Did Mark Adams fool all of us when we raced to outdo one another with glowing portrayals of Texas Tech’s new coach? He reminded me so much of the career coaches that toil in high school gyms and junior colleges in every corner of Texas, the men and women who’ve coached thousands of games and love the sport and their players.
Until last year, Adams’s high-water mark as a head coach had been leading Big Spring’s Howard College to the 2010 national junior college championship. Adams’s career break came in 2015, when Beard asked him to join his staff at Little Rock. Texas Tech hired Beard a year later, and Adams joined him in Lubbock. Beard was wildly successful at Tech, steering the Red Raiders all the way to the national championship game in 2019.

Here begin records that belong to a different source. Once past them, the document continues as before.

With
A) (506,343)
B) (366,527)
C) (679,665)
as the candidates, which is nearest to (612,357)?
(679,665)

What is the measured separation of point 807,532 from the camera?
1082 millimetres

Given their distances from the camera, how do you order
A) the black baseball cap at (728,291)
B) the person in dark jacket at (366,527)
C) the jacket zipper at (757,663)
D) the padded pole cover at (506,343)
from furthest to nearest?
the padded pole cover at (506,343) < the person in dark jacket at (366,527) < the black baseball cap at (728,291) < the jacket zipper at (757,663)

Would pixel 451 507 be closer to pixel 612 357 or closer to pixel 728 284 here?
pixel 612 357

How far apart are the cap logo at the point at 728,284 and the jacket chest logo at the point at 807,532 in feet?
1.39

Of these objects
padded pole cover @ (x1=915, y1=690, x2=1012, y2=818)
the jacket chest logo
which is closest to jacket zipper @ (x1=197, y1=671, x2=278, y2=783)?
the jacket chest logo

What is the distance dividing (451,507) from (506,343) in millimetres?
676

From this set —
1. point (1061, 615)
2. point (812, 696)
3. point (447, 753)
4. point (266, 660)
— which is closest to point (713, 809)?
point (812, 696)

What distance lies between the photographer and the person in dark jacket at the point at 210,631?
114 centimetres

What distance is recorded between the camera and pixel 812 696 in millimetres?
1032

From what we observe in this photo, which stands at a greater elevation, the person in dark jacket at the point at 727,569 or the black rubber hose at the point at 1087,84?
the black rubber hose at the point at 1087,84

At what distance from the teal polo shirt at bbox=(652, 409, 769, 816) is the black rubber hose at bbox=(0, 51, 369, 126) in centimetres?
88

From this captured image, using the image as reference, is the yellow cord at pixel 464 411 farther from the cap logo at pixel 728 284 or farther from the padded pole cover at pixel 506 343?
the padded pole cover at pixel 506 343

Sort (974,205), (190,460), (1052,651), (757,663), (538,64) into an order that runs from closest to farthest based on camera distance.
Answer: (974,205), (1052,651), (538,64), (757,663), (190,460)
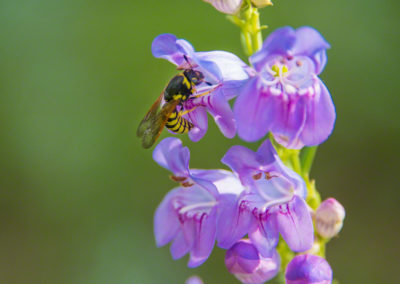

Texas Tech replicated some of that magic last spring, in Adams’s first season, and the narrative felt irresistible: a Texas hoops lifer finally getting a shot to coach on one of the sport’s biggest stages. But his second year as head coach hasn’t gone nearly as smooth, with roster turnover leading to rumors of player unhappiness during a 2–10 start in Big 12 play.
Some near the program have speculated for weeks that Adams, now 66, might retire. But that talk cooled when Texas Tech pieced together a four-game winning streak that included a 74–67 victory over Texas in Lubbock. Of Tech’s thirteen Big 12 losses, five have been by 3 points or less.
Adams’s old boss, Beard, had been fired by the time the Longhorns played in Lubbock, in the wake of a December arrest for felony domestic violence charges. The charges were ultimately dropped by the Travis County district attorney, but University of Texas officials had already dismissed Beard, believing they had enough evidence to sever their relationship with the coach.
Now Adams’s career also hangs in the balance. Texas Tech’s 2022 tournament run suddenly seems like very old news, the Red Raiders basketball program faces long-term damage to its reputation, and the man who became the feel-good coaching story of last season might be leaving Lubbock in disgrace.